It has been six years since the Irish Cabinet approved the Children and Family Relationships Bill – which at the time Taoiseach Enda Kenny described as “the most important change in family legislation since the foundation of the State.” But what has actually changed for LGBTQ+ families since the CFRA was passed, and what still needs to be done?
In 2015, Labour TD, John Lyons described, “The Children and Family Relationship Bill, when enacted, will ensure Family Law in Ireland will reflect the modern society we live in.
“There are many types of family units and for far too long Irish Family Law has simply airbrushed families, other than the ‘traditional’ family, out of existence. This has resulted in many parents and their children being nothing more than second-class citizens.
“This Bill will address the needs of children living in diverse family settings. It will provide access to parentage, guardianship, custody and access to a range of family situations that are not currently recognised in our laws.”
However, in 2020 it was revealed that while some families may have received legal recognition from the long awaited enactment of parts Two and Three of the Child and Family Relationships Act, many LGBTQ+ families were still left in limbo.
Ranae von Meding, the CEO of Equality For Children – a campaign organised to fight for the rights of children of LGBTQ+ parents in Ireland – shared her concerns on the long way still left to go.

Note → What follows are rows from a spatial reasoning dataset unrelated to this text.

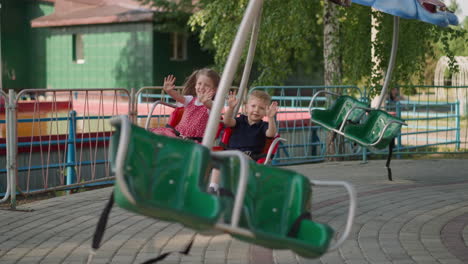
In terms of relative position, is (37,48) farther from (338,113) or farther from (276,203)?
Answer: (276,203)

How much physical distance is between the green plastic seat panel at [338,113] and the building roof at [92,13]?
18.3 meters

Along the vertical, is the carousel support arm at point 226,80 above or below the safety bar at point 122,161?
above

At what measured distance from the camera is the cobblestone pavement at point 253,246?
507 centimetres

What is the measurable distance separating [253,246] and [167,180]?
2.33 metres

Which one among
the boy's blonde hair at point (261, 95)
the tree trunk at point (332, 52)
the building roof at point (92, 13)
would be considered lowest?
the boy's blonde hair at point (261, 95)

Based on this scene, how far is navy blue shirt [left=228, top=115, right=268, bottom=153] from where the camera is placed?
595cm

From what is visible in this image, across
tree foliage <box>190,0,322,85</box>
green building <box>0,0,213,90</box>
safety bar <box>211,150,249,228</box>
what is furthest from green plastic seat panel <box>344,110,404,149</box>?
green building <box>0,0,213,90</box>

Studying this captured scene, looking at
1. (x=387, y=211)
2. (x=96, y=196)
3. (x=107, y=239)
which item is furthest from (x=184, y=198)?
(x=96, y=196)

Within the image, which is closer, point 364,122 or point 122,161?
point 122,161

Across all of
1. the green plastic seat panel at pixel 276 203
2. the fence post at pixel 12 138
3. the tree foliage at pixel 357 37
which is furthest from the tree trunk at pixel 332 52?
the green plastic seat panel at pixel 276 203

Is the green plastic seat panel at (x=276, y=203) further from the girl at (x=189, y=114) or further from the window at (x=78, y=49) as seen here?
the window at (x=78, y=49)

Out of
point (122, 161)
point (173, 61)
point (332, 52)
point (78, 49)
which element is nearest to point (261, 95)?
point (122, 161)

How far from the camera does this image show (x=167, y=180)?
3246 millimetres

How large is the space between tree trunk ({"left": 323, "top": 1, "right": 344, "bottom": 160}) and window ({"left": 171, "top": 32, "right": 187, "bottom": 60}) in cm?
1706
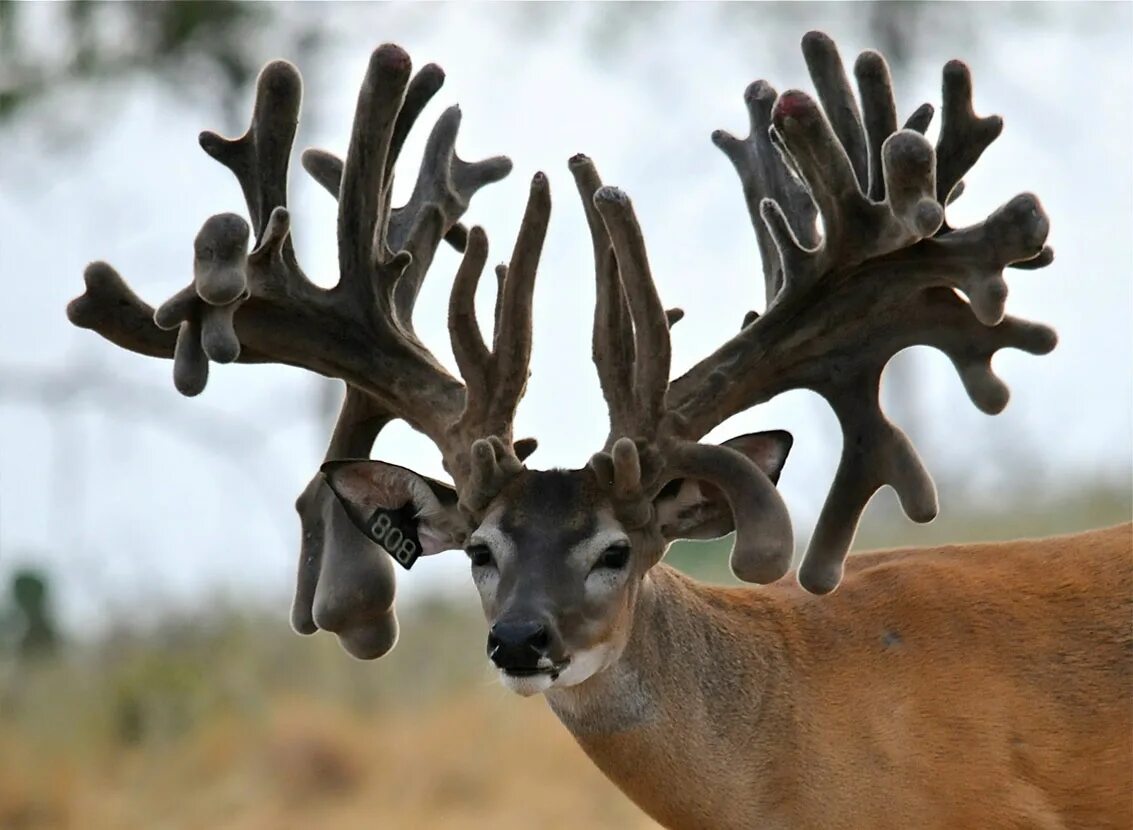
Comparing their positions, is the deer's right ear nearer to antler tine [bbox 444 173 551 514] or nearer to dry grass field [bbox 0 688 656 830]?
antler tine [bbox 444 173 551 514]

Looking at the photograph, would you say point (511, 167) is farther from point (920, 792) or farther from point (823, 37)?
point (920, 792)

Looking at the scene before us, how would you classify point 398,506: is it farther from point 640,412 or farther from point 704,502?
point 704,502

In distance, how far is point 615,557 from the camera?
6.33 m

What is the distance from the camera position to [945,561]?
7.11 metres

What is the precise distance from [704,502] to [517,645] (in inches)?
35.1

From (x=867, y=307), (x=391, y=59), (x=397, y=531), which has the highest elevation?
(x=391, y=59)

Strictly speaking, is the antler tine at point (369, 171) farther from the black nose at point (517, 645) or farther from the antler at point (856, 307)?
the black nose at point (517, 645)

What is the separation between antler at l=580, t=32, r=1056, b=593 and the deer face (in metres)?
0.23

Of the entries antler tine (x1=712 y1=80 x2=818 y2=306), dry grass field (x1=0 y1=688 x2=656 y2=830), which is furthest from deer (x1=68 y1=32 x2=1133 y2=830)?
dry grass field (x1=0 y1=688 x2=656 y2=830)

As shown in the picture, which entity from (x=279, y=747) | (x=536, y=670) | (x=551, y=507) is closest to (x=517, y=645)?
(x=536, y=670)

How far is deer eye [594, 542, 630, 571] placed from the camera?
630 centimetres

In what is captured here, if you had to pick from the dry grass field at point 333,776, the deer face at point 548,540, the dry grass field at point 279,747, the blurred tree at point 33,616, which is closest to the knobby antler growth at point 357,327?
the deer face at point 548,540

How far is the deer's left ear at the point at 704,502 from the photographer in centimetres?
653

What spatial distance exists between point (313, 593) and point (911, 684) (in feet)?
6.08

“Today marks six years since the Irish Cabinet approved the Children And Family Relationships Bill. While the CFRA was passed in 2015, ahead of the marriage referendum, it actually took five years before some of those provisions actually came into effect. As of May 2020, certain same-sex couples have been able to re-register their children so that both parents can finally have a legal relationship with their children and benefit from all the protections that brings.
“While there have certainly been huge steps forward to ensure equality for children of LGBTQ+ families, we still have a long way to go until we can say we live in an equal Ireland. At present, any children who are conceived through surrogacy, through non-clinical methods (home insemination), with a known donor or through clinics outside of the state are only allowed a legal relationship to one of their parents. The one who is deemed to be their biological and/or birth parent.
“Equality for Children will not stop until we have achieved equality for all children regardless of the method of their conception or location of their birth. No one is equal until we all are.”